C’est à cette question que Michel Desmurget a voulu répondre. Le célèbre neuroscientifique et auteur de la célèbre Fabrique du crétin digital a récemment fait paraître un second ouvrage, Faites-les lire ! qui multiplie les comparaisons entre les pays et qui montre à quel point les systèmes qui encouragent la lecture et la compréhension fine tirent leur épingle du jeu. Son but : « faire reculer l’actuelle orgie d’écrans récréatifs qui fracasse l’intelligence de nos enfants » (c’était l’objectif du livre précédent) ; « réhabiliter la lecture dont les bienfaits éducatifs sont aussi profonds qu’irremplaçables » (c’est l’objet de Faites-les lire !). Un constat qui semble aller de soi… Mais qui demande pourtant une révolution majeure de nos pratiques, à la maison comme à l’école. Et un retour au bon sens et à la maîtrise de soi.
Heureusement, ce retour au bon sens pédagogique commence à trouver un écho dans le milieu scolaire. Ainsi, le développement du nombre des écoles libres, dites hors contrat, est l’une des manifestations de ce retour aux sources. Dans la plupart de ces écoles, qu’elles soient classiques, montessoriennes, proches de la nature ou à pédagogie explicite, la place laissée à la lecture est primordiale, tandis que les écrans en sont bannis. Les méthodes d’acquisition de la lecture font appel à un décodage logique, basé sur une approche syllabique de l’apprentissage ; et le travail sur la compréhension fine des textes lus y est récurrent. Ce sont sans doute ces spécificités (dans un paysage scolaire ravagé par des années de méthode globale et de promotion des écrans) qui expliquent la dynamique de ces établissements : inexistants, il y a 30 ans, ils regroupent aujourd’hui plus de 2600 écoles et environ 130 000 élèves, soit près de 4.7 % de l’offre éducative. Et ce malgré l’absence totale de soutien financier de la part de l’Etat.
Cette dynamique de fond a également son évènement annuel dédié : c’est le Salon de la Liberté scolaire.
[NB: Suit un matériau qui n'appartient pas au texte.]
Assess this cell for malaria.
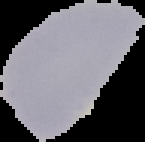
It is uninfected.

Summary:
  - Preparation: thin blood smear
  - Image type: cell region segmented out of the field of view; surrounding area masked to black
  - Image size: 145×142 pixels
Describe the morphology of the erythrocytes.
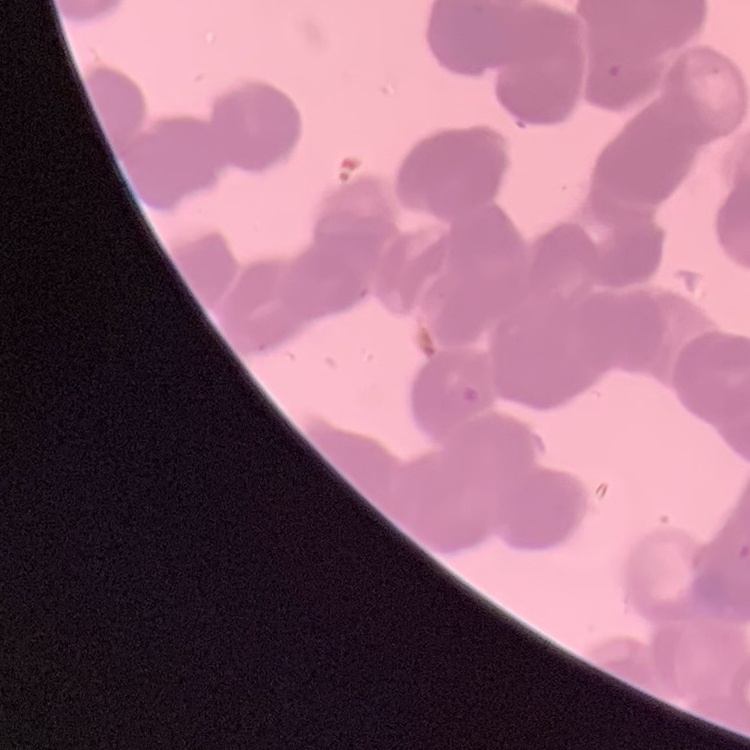

Rouleaux formation.

Summary:
  - Image type: one tile cut from a larger photomicrograph
  - Stain: Field's or Giemsa
  - Preparation: thin blood smear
Name the parasite shown.
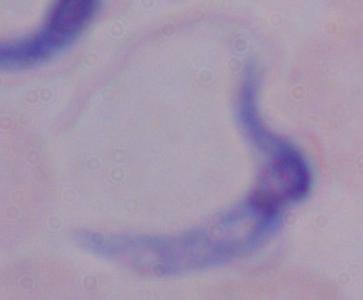
A trypanosome.

Summary:
  - Magnification: 1000x
  - Modality: photomicrograph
Classify this cell by malaria status.
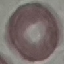
Uninfected.

preparation = thin smear
stain = Giemsa
capture = smartphone through the microscope eyepiece
image type = automatically extracted cell patch, resized to 64 × 64 pixels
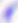

Toxoplasma gondii is shown. Micrograph. Captured at 400x magnification.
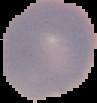
preparation: thin blood smear
image_type: segmented cell region with the area outside set to black
result: negative for Plasmodium parasites
image_size: 97×103 pixels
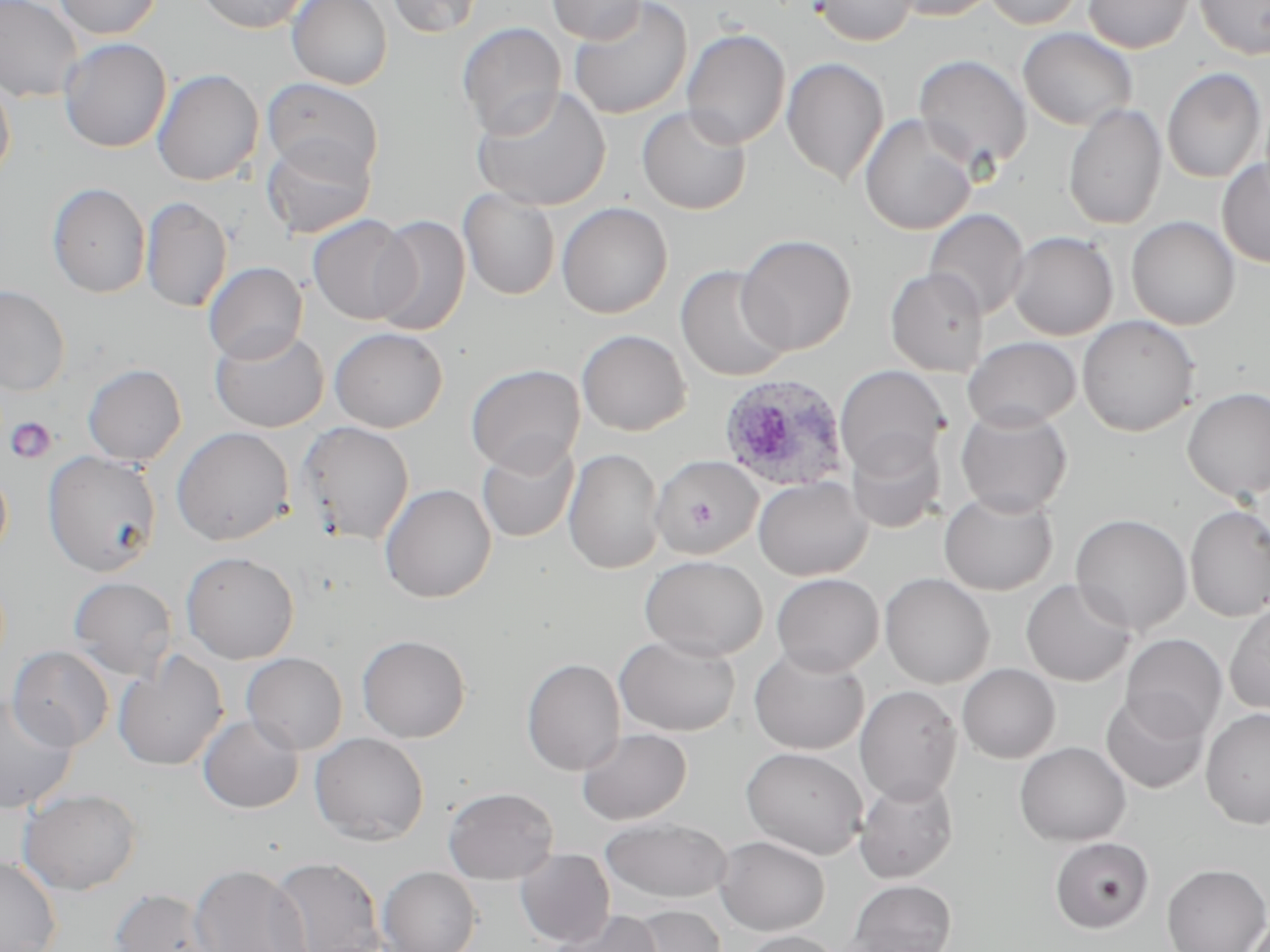

Approximate bounding boxes as (x1,y1)-(x2,y2) corner pairs in pixels. Plasmodium ovale-infected red blood cell locations: (718,374)-(851,492). Uninfected red blood cell locations: (0,0)-(83,102), (53,0)-(162,39), (195,0)-(310,34), (287,0)-(392,90), (386,0)-(483,38), (546,0)-(649,44), (567,0)-(693,120), (811,0)-(919,46), (889,0)-(999,21), (983,0)-(1086,30), (1083,0)-(1193,54), (1194,0)-(1270,60), (457,22)-(566,139), (1018,28)-(1137,130), (682,29)-(790,149), (59,37)-(171,153), (913,54)-(1033,174), (781,58)-(889,185), (152,68)-(264,186), (1162,68)-(1267,183), (0,72)-(15,187), (261,77)-(384,182), (471,84)-(612,212), (1063,103)-(1167,230), (636,106)-(752,215), (859,114)-(977,236), (261,134)-(376,239), (1217,158)-(1270,267), (47,182)-(151,298), (458,188)-(561,300), (141,196)-(232,313), (556,202)-(673,318), (924,209)-(1030,320), (307,213)-(417,325), (370,215)-(471,336), (1127,216)-(1240,330), (1007,231)-(1118,340), (735,234)-(856,355), (203,261)-(307,364), (675,265)-(793,382), (885,267)-(990,376), (0,285)-(70,396), (1078,315)-(1201,437), (210,327)-(329,432), (329,327)-(448,432), (577,329)-(691,436), (963,336)-(1082,431), (82,363)-(187,466), (466,363)-(585,475), (834,365)-(948,478), (1182,387)-(1270,502), (954,406)-(1073,516), (296,421)-(415,544), (171,426)-(294,546), (844,433)-(946,534), (477,438)-(579,543), (564,447)-(665,574), (42,451)-(162,577), (651,454)-(763,559), (0,466)-(12,562), (753,477)-(872,580), (380,483)-(497,603), (939,490)-(1059,595), (1185,505)-(1270,622), (1070,514)-(1192,635), (181,551)-(299,664), (639,554)-(768,661), (771,573)-(884,676), (879,573)-(995,689), (68,577)-(177,680), (1020,578)-(1137,687), (1224,601)-(1270,715), (356,634)-(471,743), (615,634)-(740,736), (1121,634)-(1227,741), (8,645)-(115,751), (749,646)-(869,754), (113,650)-(229,771), (242,652)-(348,754), (521,657)-(626,775), (957,663)-(1061,763), (854,684)-(962,804), (1101,691)-(1210,794), (0,694)-(79,814), (1200,708)-(1270,829), (198,715)-(304,813), (576,727)-(692,825), (310,732)-(429,845), (1014,742)-(1130,846), (741,746)-(869,859), (854,775)-(959,883), (443,786)-(558,885), (17,788)-(143,895), (599,817)-(733,904), (715,835)-(830,935), (1049,836)-(1154,933), (515,848)-(616,948), (267,855)-(386,952), (0,856)-(62,952), (189,863)-(311,952), (1162,863)-(1270,952), (378,866)-(482,952), (847,879)-(957,952), (109,887)-(220,952), (624,904)-(726,952), (547,909)-(663,952), (739,930)-(845,952). Platelet locations: (6,417)-(58,464). Slide-level diagnosis: Plasmodium ovale. Single field of view. Thin blood smear. Image is 1270×952 pixels. May-Grünwald-Giemsa-stained preparation. Captured at 1000x magnification. Optical microscopy.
Describe the morphology of the erythrocytes.
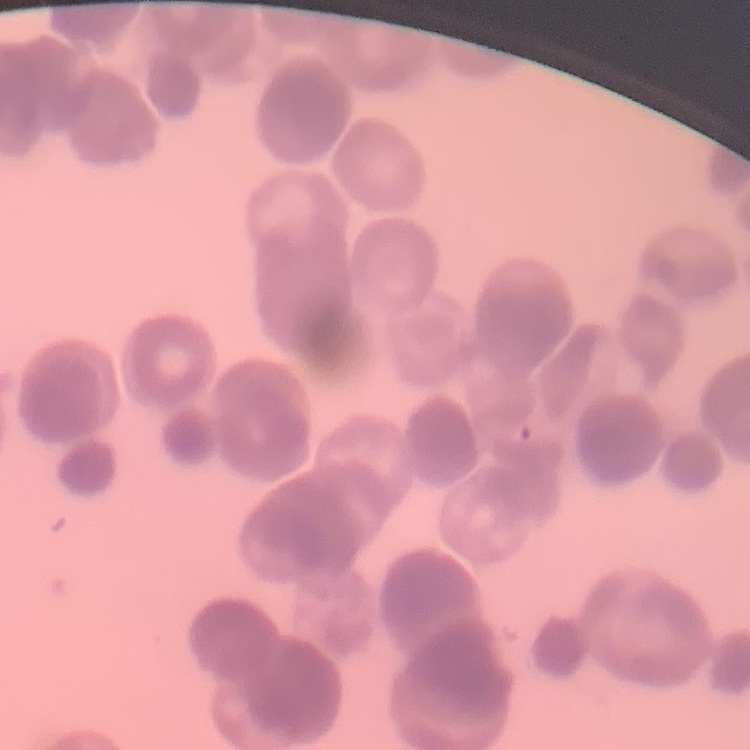

Rouleaux formation.

stain = Field's or Giemsa
preparation = thin blood smear
image type = one tile cut from a larger photomicrograph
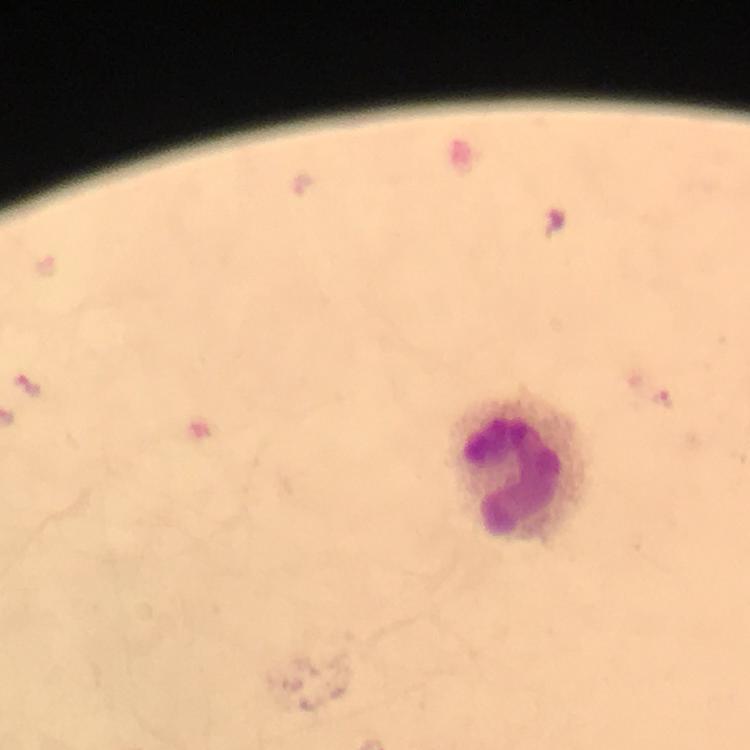

Approximate centers as {x, y} in pixels.
Summary:
  - Malaria parasite locations: {29, 387}, {661, 399}
  - Leukocyte locations: {518, 471}
  - Context: from a diagnostic examination for malaria
  - Magnification: 100x
  - Stain: Giemsa
  - Cropped from: one field of view
  - Capture: smartphone camera through the microscope
  - Preparation: thick smear
  - Immersion oil: applied
  - Image size: 750×750 pixels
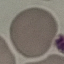
malaria status = uninfected
capture = smartphone camera at the microscope eyepiece
preparation = thin blood film
image type = cell patch, automatically extracted from a larger field of view and resized to 64 × 64 pixels
stain = Giemsa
State which parasite is depicted.
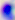

Toxoplasma gondii.

Summary:
  - Modality: photomicrograph
  - Magnification: 400x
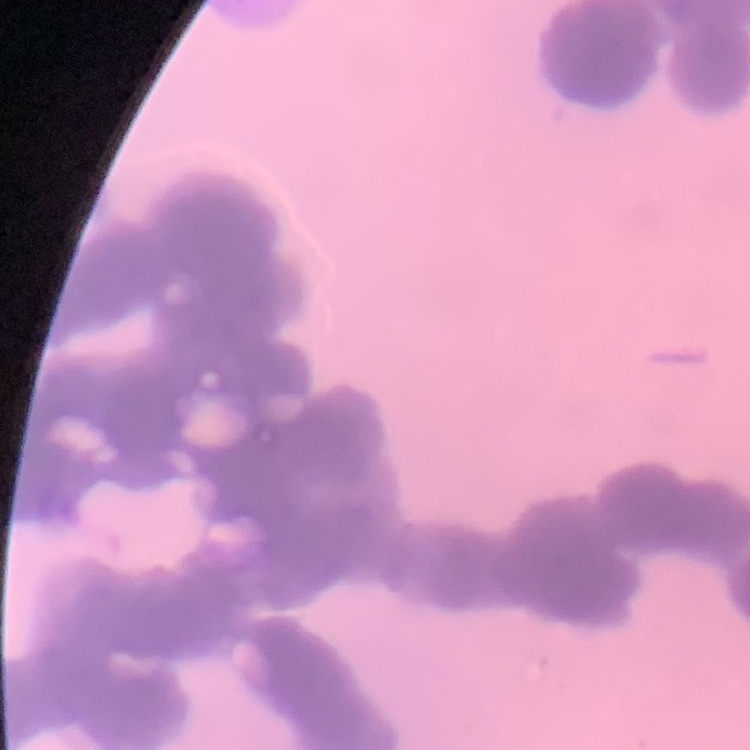

Summary:
  - Red blood cell morphology: rouleaux formation
  - Preparation: thin blood smear
  - Stain: Field's or Giemsa
  - Image type: one tile cut from a larger photomicrograph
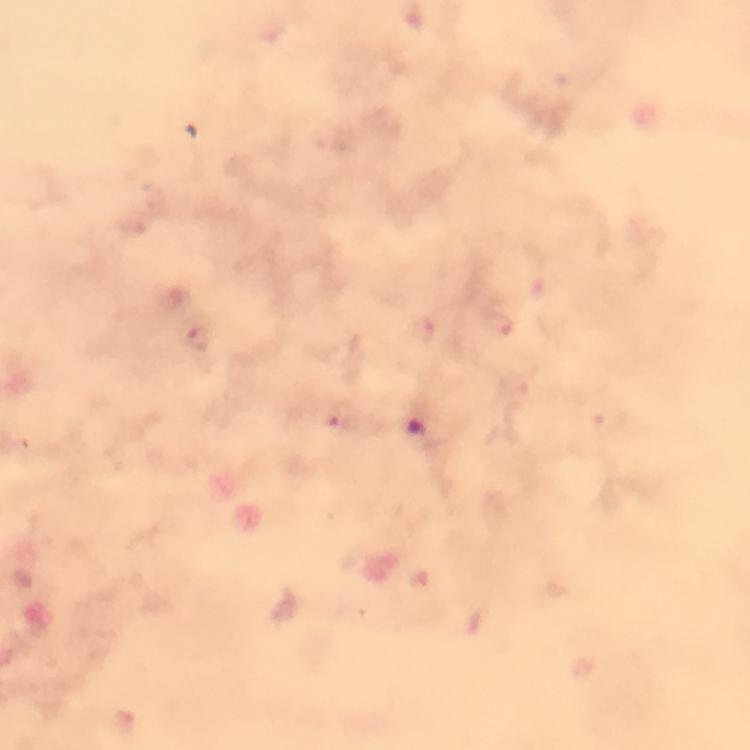
Approximate centers as {x, y} in pixels.
Summary:
  - Plasmodium parasite locations: {349, 417}
  - Immersion oil: applied
  - Preparation: thick blood smear
  - Image size: 750×750 pixels
  - Context: from a malaria diagnostic workup
  - Cropped from: a single field of view
  - Stain: Giemsa
  - Magnification: 100x
  - Capture: smartphone camera through the microscope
Identify the parasite.
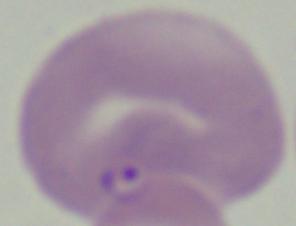
This is Babesia.

modality = micrograph
magnification = 1000x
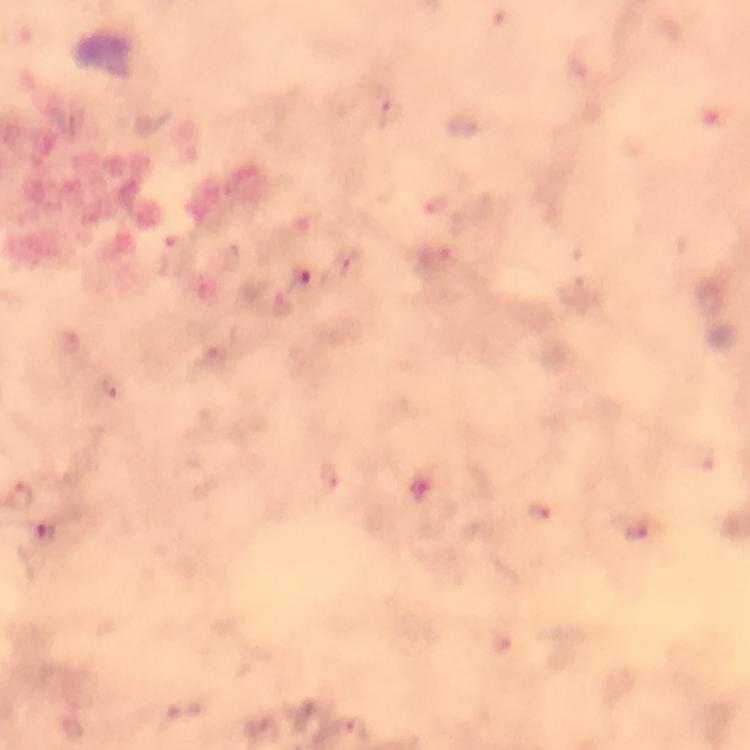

Thème de la 5e édition du 1er février prochain à l’Espace Charenton à Paris : la lecture, un passeport pour la vie. A l’affiche des intervenants : Desmurget bien sûr, qui animera la conférence plénière. Mais aussi Bérénice Levet sur l’école au défi de l’IA, Henri d’Anselme (le héros au sac à dos, ancien élève de St-Dominique au Pecq), Clotilde Noël (fondatrice de Tombée du Nid et co-fondatrice d’école libre), Myriam Meyer, professeur dans un collège public et auteur de « Wesh, Madame ?! », et de nombreux autres, témoignant s’il en était besoin de la vitalité de cet éco-système qui ne fait plus peur. Comparé à l’inertie du système éducatif classique et à l’instabilité des ministères successifs de l’Education Nationale, il rassure même, et de plus en plus de familles y trouvent une alternative de choix.
Sont également prévues au programme de l’évènement des tables rondes, des dédicaces, mais aussi la rencontre d’une quarantaine d’exposants (organismes de formation, créateurs de contenu pédagogique, logiciels de vie scolaire…). Nouveauté de cette année : le salon est ouvert aux parents. Ils pourront ainsi découvrir, au Village des écoles, une multitude d’écoles libres de renom : l’Académie du Puy du Fou, les Académies musicales de Liesse, Excellence Ruralités, Bienheureux Carlo Acutis, mais aussi le réseau CERENE (à destination des enfants dys’) ou Time for School. Et même les Académies St Louis, futur réseau d’internats d’excellence dont le premier établissement ouvrira à Chalès en 2025. Réunis par la Fondation pour l’école, organisatrice de l’évènement et soutien de ces écoles depuis maintenant 16 ans, tous ces acteurs incarnent, chacun à leur façon, ce renouveau éducatif dont la France a tant besoin.